The History of the Genueser Schiff
The land surrounding the Genueser Schiff has been family owned for generations, but the former hunting grounds only became suitable for building after they were enclosed by dykes following the legendary storm flood of 1872. The hotel itself was built later.
The Genueser Schiff hotel is as unique as its guests, whether you stay for just one night or for longer. It is a place for non-conformists and free thinkers who prefer subdued elegance and a quiet, relaxed atmosphere.

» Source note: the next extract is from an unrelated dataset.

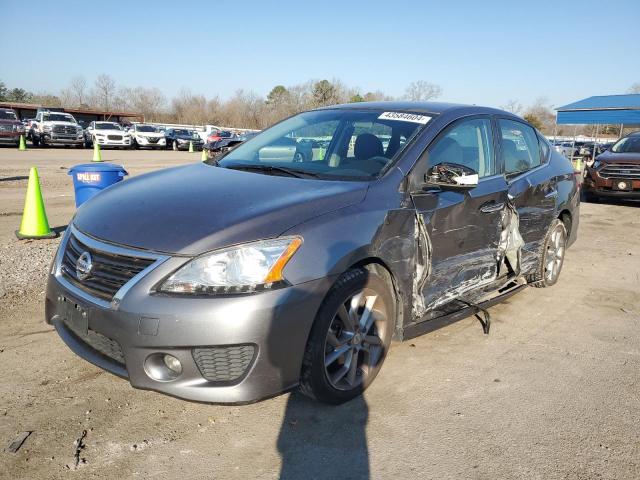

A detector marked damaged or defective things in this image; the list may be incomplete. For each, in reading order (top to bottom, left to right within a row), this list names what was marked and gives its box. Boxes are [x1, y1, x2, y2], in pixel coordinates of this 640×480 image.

damaged gray nissan sentra [45, 102, 580, 404]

The hotel was founded by Countess Waldersee, who named it after a line in the poem ‘Toward New Seas’ ('Nach neuen Meeren') by Friedrich Nietzsche. Her son, Philipp Brandt, added the second verse to the poem when he took over the hotel:
That way—I will: and my assure
In me henceforth and in my seize.
The sea lies open, in azure
There drifts my ship, my Genoese.
All, new on new, shakes flame to me,
On space and time the midday sleeps—
And but your eye—in monstrously
Stares at me! Infinity!
In the early 1940s, the navy set up an anti-aircraft training centre in this area but, by 1945, only a deserted observation post remained. After the war, this was turned into a café called ‘Kleine Brise’ (Light Breeze), where many interned soldiers met to eat and drink. The scene at the café began to get a little wild, so the military government requested the rightful owner, Countess Gabriele von Waldersee, to restore order in her coastal lands.
She decided to turn the café into a summer hotel, and this is how the fishing village of Hohwacht was reinvented as a seaside holiday resort. The architect Karl Schöning designed and constructed the original hotel in just two months using prefabricated elements, and the first summer seaon began on 8 July 1950. The pioneering spirit of the time was captured well in the house joke: "We only have one bathtub in the house, but the big bathtub is out at the front." The rooms at the time were like sailor's cabins and the walls were very thin.
In 1960, Countess Waldersee modernized the hotel and extended it to three times its original size, using the oriignal architect to preserve the special feel of the hotel. It remained a pure summer hotel, which she ran for many years with the help of six maids, some of whom were her own relatives.
Today, Countess Waldersee's son, Philipp Brandt, continues the family tradtiion. Brandt learned the art of haute cuisine in Switzerland and has engaged first-class chefs to work in his resaturants. He established the legendary ‘Strandkorbcafé’ (Beach Chair Café) on the beachfront and the hotel's cosy Bistro Bar. He also created the first-floor breakfast room with its captivating panoramic view and added the Genueser Country House and the Chimney House to the fleet. In 2000, the transformed hotel was awarded the Tourism Activity Grammy for its 'sleep-late hotel' concept.
In 2007, the renowned Dutch architect Jowa I. Kis-Jovak began development of a colour scheme and lighting concept for the entire hotel, which provides a unique combination of form, function, and comfort. All of our guest rooms have a special Genueser Schiff touch, with olive wood floors, selected decorations and individual furniture that inlcudes some original pieces from the Countess's manor house. The mix of legacy and contemporary elements provides our guests with a choice of harmonious, individually designed rooms.